In response, President Richard H. Brodhead issued a statement condemning the proposed boycott, which the British union has not yet officially ratified. "It is a foundational principle of American life that all ideas should have an equal opportunity to be expressed," he said in the statement. Free speech allows people who disagree to learn from one another, he added.
Duke has a "proud tradition of upholding the free exchange of ideas, including discussions that involve the bitter, unresolved conflicts in the Middle East." In October 2004, the university was criticized by some for hosting the National Student Conference of the Palestinian Solidarity Movement after organizers failed to sign a statement denouncing terrorism. Following the conference, administrators and faculty members alike said panel discussions and impromptu exchanges outside the conference venues were both passionate and respectful.

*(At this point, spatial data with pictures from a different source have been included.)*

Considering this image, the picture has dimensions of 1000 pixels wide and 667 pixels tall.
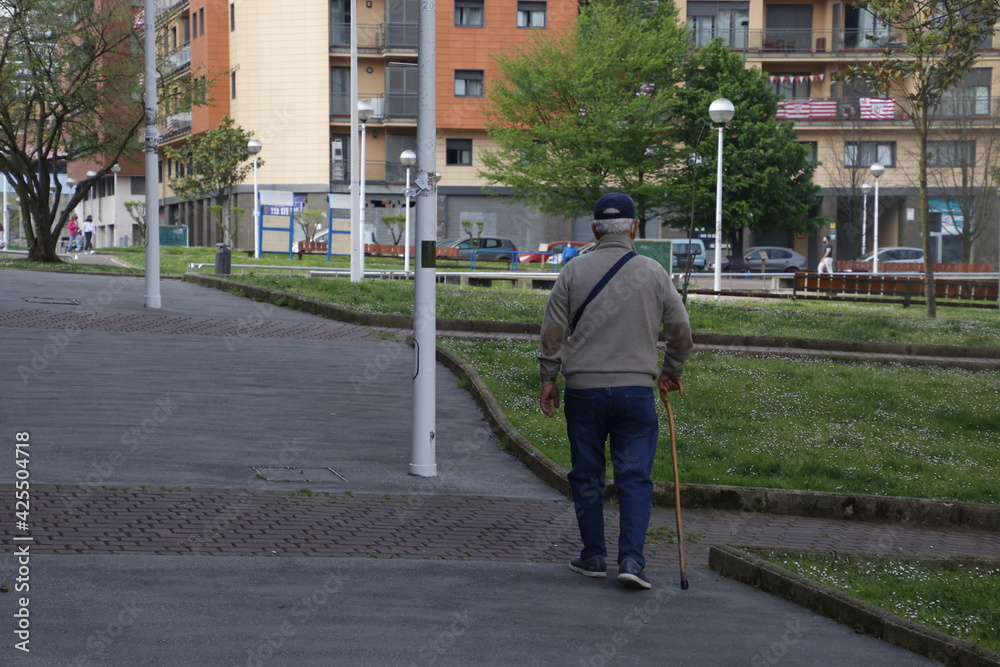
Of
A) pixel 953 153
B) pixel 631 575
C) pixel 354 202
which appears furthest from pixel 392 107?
pixel 631 575

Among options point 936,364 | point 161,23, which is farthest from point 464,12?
point 936,364

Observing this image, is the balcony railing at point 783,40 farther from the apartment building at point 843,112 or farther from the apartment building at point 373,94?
the apartment building at point 373,94

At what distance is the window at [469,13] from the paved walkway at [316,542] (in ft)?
160

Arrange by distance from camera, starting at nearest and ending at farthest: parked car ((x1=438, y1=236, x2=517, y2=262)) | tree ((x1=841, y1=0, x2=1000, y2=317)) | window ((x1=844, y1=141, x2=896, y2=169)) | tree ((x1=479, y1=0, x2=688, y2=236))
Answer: tree ((x1=841, y1=0, x2=1000, y2=317))
tree ((x1=479, y1=0, x2=688, y2=236))
parked car ((x1=438, y1=236, x2=517, y2=262))
window ((x1=844, y1=141, x2=896, y2=169))

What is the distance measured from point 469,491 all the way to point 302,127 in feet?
179

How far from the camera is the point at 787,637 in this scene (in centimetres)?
561

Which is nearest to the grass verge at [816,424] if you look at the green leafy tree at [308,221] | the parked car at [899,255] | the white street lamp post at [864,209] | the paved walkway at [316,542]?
the paved walkway at [316,542]

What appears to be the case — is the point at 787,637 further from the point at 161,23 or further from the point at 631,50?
the point at 631,50

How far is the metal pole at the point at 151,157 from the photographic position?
19.4 meters

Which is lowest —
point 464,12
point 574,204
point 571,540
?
point 571,540

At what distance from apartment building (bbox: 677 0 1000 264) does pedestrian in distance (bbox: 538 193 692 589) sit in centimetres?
5149

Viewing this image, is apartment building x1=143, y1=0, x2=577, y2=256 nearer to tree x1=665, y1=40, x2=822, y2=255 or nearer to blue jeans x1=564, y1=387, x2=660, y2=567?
tree x1=665, y1=40, x2=822, y2=255

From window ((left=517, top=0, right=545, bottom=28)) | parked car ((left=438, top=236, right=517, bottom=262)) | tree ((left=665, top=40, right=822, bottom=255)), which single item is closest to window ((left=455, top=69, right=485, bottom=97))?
window ((left=517, top=0, right=545, bottom=28))

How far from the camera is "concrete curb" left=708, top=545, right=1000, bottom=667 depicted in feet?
17.1
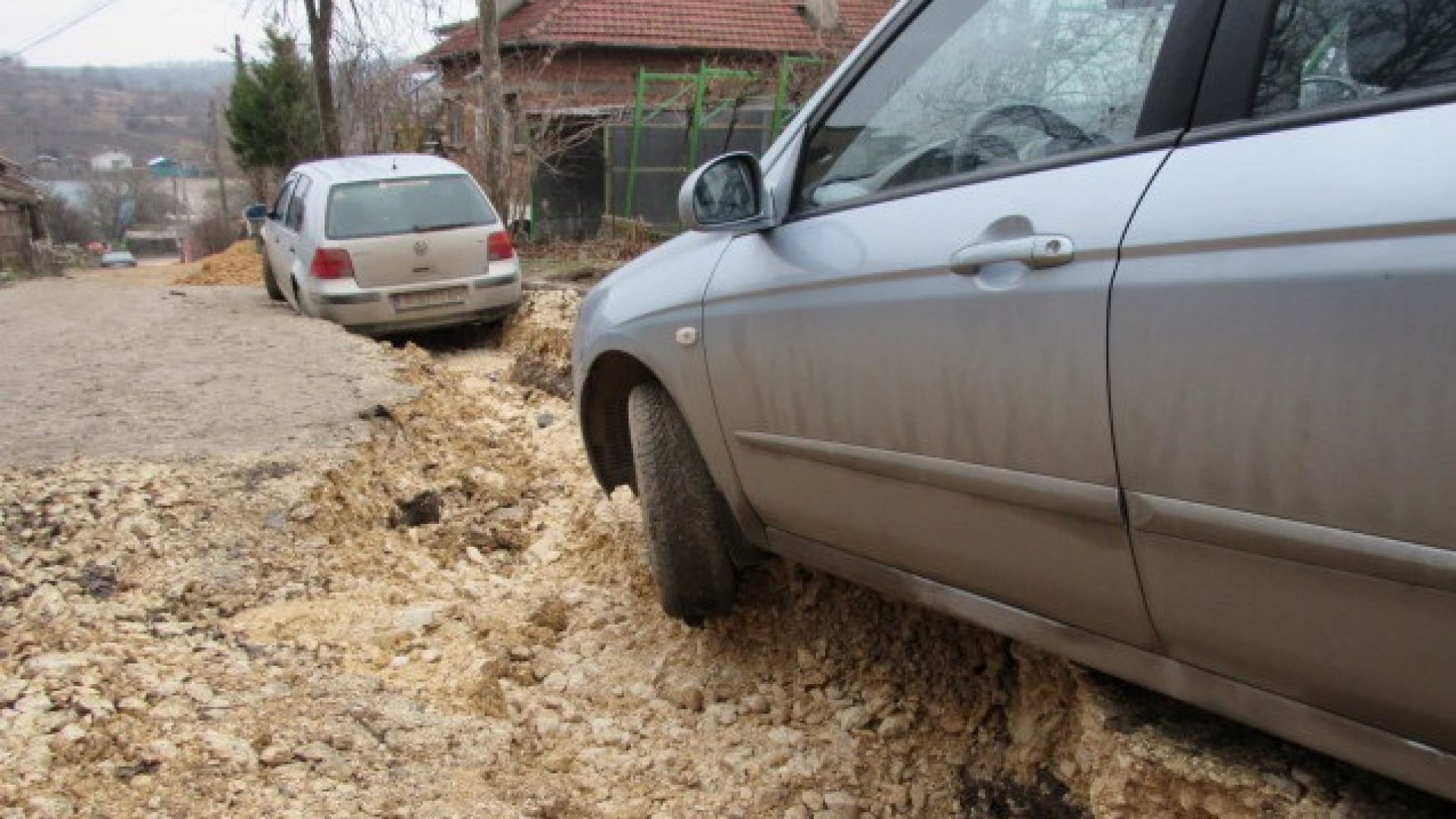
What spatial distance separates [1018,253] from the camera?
187cm

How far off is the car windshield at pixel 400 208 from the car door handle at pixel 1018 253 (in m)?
7.69

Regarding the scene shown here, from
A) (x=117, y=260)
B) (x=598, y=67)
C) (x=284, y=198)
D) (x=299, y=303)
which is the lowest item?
(x=117, y=260)

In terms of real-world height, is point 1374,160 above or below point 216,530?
above

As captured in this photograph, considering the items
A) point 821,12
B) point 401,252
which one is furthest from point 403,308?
point 821,12

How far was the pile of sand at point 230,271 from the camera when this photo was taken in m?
17.0

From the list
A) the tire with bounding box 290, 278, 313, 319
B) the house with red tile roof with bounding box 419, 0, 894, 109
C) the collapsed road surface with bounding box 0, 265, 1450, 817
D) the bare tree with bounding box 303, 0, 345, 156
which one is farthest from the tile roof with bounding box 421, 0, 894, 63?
the collapsed road surface with bounding box 0, 265, 1450, 817

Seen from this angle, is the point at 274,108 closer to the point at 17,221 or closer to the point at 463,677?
the point at 17,221

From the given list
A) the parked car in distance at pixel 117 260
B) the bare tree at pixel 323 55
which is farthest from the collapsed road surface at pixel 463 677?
the parked car in distance at pixel 117 260

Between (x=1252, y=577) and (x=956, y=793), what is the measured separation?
4.08ft

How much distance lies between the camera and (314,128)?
100 feet

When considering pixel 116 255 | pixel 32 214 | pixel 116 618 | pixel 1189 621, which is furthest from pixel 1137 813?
pixel 116 255

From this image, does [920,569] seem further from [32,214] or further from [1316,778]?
[32,214]

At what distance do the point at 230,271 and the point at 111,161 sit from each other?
6375 centimetres

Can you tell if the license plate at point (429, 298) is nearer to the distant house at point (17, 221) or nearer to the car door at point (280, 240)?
the car door at point (280, 240)
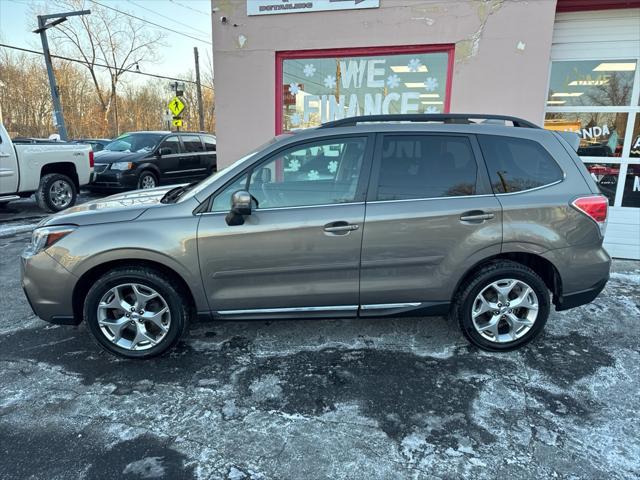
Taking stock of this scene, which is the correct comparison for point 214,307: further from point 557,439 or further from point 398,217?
point 557,439

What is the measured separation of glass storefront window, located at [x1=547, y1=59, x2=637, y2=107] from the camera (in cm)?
568

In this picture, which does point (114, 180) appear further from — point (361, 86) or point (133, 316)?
point (133, 316)

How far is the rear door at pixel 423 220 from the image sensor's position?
3.10 metres

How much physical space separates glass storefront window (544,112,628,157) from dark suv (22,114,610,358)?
3276mm

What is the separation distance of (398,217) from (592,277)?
162 cm

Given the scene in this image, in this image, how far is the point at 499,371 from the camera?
3133 millimetres

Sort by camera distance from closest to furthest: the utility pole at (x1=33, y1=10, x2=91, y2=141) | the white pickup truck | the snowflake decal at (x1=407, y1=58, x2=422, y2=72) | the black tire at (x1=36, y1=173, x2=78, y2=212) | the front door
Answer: the front door → the snowflake decal at (x1=407, y1=58, x2=422, y2=72) → the white pickup truck → the black tire at (x1=36, y1=173, x2=78, y2=212) → the utility pole at (x1=33, y1=10, x2=91, y2=141)

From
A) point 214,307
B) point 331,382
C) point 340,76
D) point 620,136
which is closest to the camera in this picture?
point 331,382

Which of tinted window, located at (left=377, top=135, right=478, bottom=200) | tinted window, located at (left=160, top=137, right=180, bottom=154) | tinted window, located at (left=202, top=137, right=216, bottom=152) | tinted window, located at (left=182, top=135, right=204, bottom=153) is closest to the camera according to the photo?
tinted window, located at (left=377, top=135, right=478, bottom=200)

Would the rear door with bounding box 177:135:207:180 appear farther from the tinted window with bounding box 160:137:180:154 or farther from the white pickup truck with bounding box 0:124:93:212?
the white pickup truck with bounding box 0:124:93:212

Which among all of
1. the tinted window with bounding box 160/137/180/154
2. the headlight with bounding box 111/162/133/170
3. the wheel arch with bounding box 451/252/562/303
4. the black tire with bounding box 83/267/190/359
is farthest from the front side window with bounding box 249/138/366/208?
the tinted window with bounding box 160/137/180/154

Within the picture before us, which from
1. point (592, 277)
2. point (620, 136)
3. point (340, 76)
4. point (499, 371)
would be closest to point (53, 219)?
point (499, 371)

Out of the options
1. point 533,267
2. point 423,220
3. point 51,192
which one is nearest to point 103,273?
point 423,220

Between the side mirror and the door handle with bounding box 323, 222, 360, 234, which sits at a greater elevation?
the side mirror
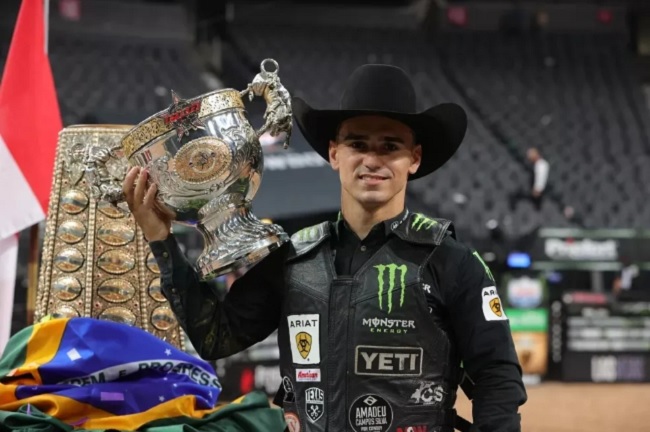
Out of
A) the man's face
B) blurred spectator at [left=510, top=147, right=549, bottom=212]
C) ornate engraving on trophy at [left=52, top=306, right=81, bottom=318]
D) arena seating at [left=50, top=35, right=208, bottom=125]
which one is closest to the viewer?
the man's face

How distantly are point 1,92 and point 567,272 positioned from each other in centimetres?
652

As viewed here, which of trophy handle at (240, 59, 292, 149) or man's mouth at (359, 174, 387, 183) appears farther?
trophy handle at (240, 59, 292, 149)

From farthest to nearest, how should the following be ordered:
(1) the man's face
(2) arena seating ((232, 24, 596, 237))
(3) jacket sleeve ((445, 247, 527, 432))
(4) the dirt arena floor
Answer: (2) arena seating ((232, 24, 596, 237)) → (4) the dirt arena floor → (1) the man's face → (3) jacket sleeve ((445, 247, 527, 432))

In his statement on the proposed boycott, Brodhead stressed the importance of that kind of dialogue. "The idea of forbidding partnerships and exchanges with Israeli universities and scholars contradicts the high value we place in the pursuit of knowledge on our own campus and in the importance of robust intellectual integrity more broadly," he said. "I oppose efforts to suppress the free exchange of ideas at Duke and in university communities around the world."